After constructing the post-fracturing production model, the oil production of four schemes in Table 2 was compared. In the reservoir simulator, the fracture geometry was input, and the fracture width and permeability were converted into fracture conductivity. The swept scope of pore pressure after producing for 100 d (Fig. 9) and the cumulative oil production were calculated. It is found that schemes 2 and 3 induced larger sweep scopes of pore pressure, and scheme 4 induced the smallest sweep scope. The cumulative oil production after 100 d from scheme 3 is the highest (0.560 t), followed by scheme 2 (0.334 t), scheme 1 (0.239 t), and scheme 4 (0.158 t). Considering the sweep scope of pore pressure and oil production, scheme 3 is the best. Next, detailed evaluation and analysis of production capacity is focused on scheme 3.
Fig. 9. Pore pressure distribution after production for 100 d.

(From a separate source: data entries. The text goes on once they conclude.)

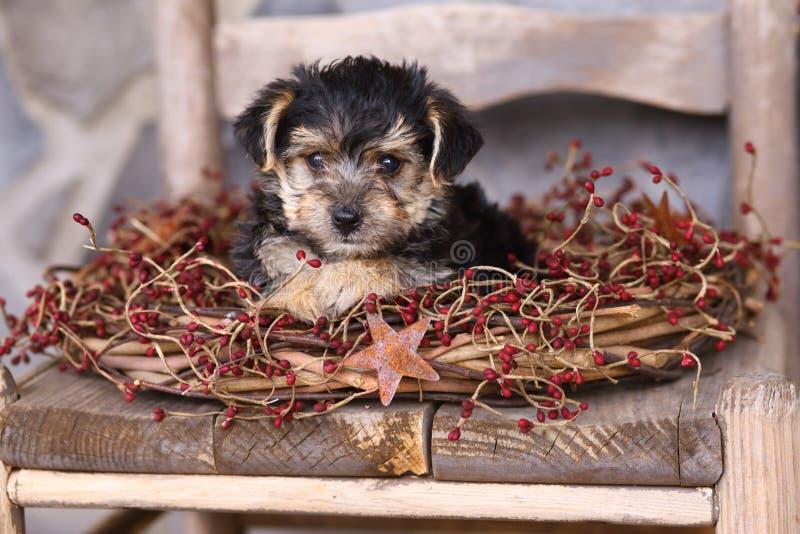 Aanbiddelijk Weinig Puppy met Rustieke Kroon royalty-vrije stock afbeeldingen
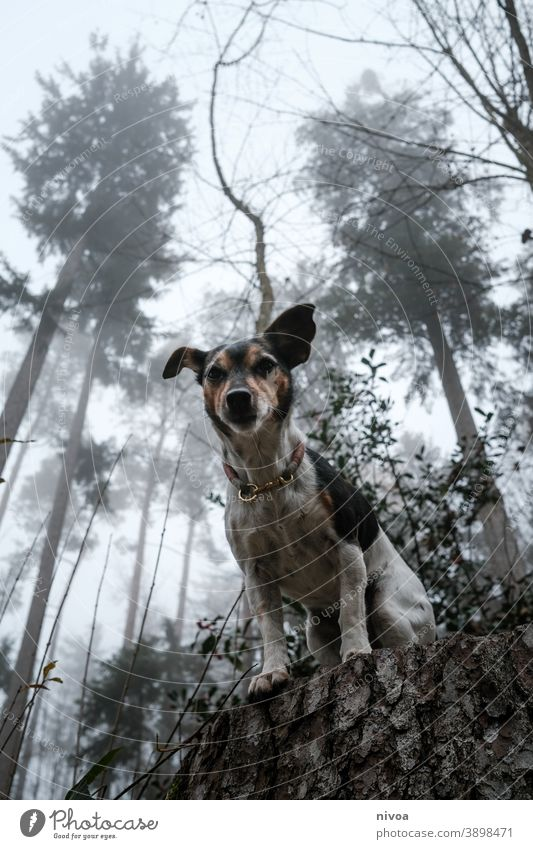 Jack Russell Terrier sitting on a tree trunk Jack Russell terrier jack russell Dog tree trunks Sit Forest Autumn Neckband Pet Animal Brown Cute Delightful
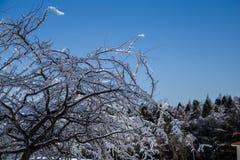 Alberi del ghiaccio Fotografie Stock Libere da Diritti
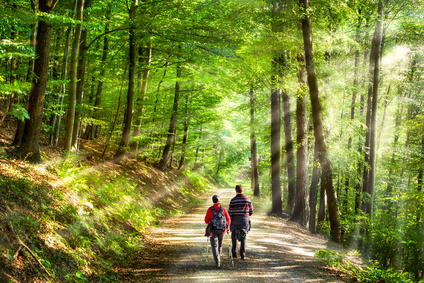 Campingplatz-Möhnesee-Spaziergang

Fig. 10 shows the pore pressure based on scheme 3 after production for different years. The decrease of pore pressure mainly occurred near fractures after 3 years of production, and the scope of pore pressure drop in the potential production area is significantly smaller than that in the conventional production area. This is mainly caused by the different sizes and complexity of fracture networks induced in different areas. After 12 years of production, the pressure drop of all production areas increased and the sweep scope of pore pressure drop increased too, but the pressure drop of the potential production area is still smaller than that of the conventional production area.

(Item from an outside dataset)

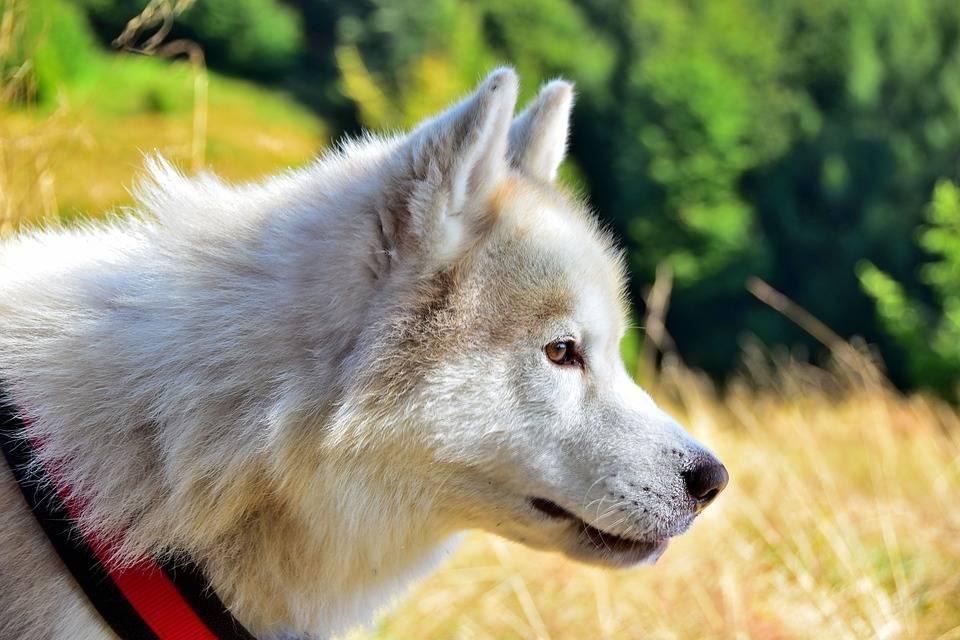 Осторожно клещи. собаку укусил клещ—как спасти любимца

Fig. 10. Pore pressure based on scheme 3 after production for 3 and12 years
The evolution of pore pressure with time along white line AB (the path passing through the toe of the horizontal wells) in Fig. 10 was traced and presented in Fig. 11. The pore pressure at the black dot (representing the midpoint between the toes of two wells) on path AB was calibrated. Compared with the initial pore pressure, the pore pressure only decreased by 0.58 MPa after production for 10 years (the red dot in Fig. 11), and 1.00 MPa after 12 years (the purple dot in Fig. 11). According to the pore pressure profile at the toe of well 18 (along path CD) in the conventional production area (Fig. 12), the sweep scope of pore pressure in the conventional production area is much larger than that in the fan-shaped well area. Obviously, the reserves at the toes of the fan-shaped wells have not been effectively utilized. It is necessary to enhance hydraulic fracturing stimulation effect of the toe area by densifying induced fractures and adjusting their distribution to enlarge fractured volume and increase the level of reservoir utilization.

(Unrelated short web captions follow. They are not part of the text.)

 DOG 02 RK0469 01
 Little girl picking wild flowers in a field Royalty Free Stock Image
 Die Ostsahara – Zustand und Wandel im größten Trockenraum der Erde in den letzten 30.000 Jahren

Fig. 11. Pore pressure distribution along AB in the potential production area (red and purple dots mean the pore pressure at the midpoint between the toes of the two wells after production for 10 and 12 years, respectively).
Fig. 12. Pore pressure distribution along CD in the conventional production area.
Fig. 13 shows the measured and simulated daily oil production of wells 2 and 3, and Fig. 14 shows their cumulative oil production. The simulated production is in good agreement with the measured production. The cumulative oil production of wells 2 and 3 is predicted to be 14 382 t and 11 910 t after 12 years, respectively. They are very high, and prove that the post-fracturing production model is reliable, and the optimization method of fan-shaped wells based on integrated geology and engineering is practicable.
Fig. 13. Measured and simulated oil production.
Fig. 14. Measured and simulated cumulative oil production.

6. Conclusions

It is necessary to comprehensively design the fracturing schemes for a fan-shaped well pattern from the perspective of geological-engineering integration, in order to improve the performance of fracturing stimulation. For the H1 fan-shaped well pattern in Changqing Oilfield, after fracturing the conventional production area, the maximum reduction of the horizontal stress difference in the potential production area is 0.2 MPa. Such reduction cannot cause stress reversal, but is conducive to the lateral propagation of hydraulic fractures.
According to the comparison of fracturing schemes and productivity evaluation, for zone-I of the potential production area, the best scheme is only fracturing Well 2, with a cluster spacing of 30 m and an injection rate of 12 m3/min per stage; for zone-II, the best scheme is fracturing Well 2 and then Well 3, with a cluster spacing of 30 m and an injection rate of 12 m3/min per stage.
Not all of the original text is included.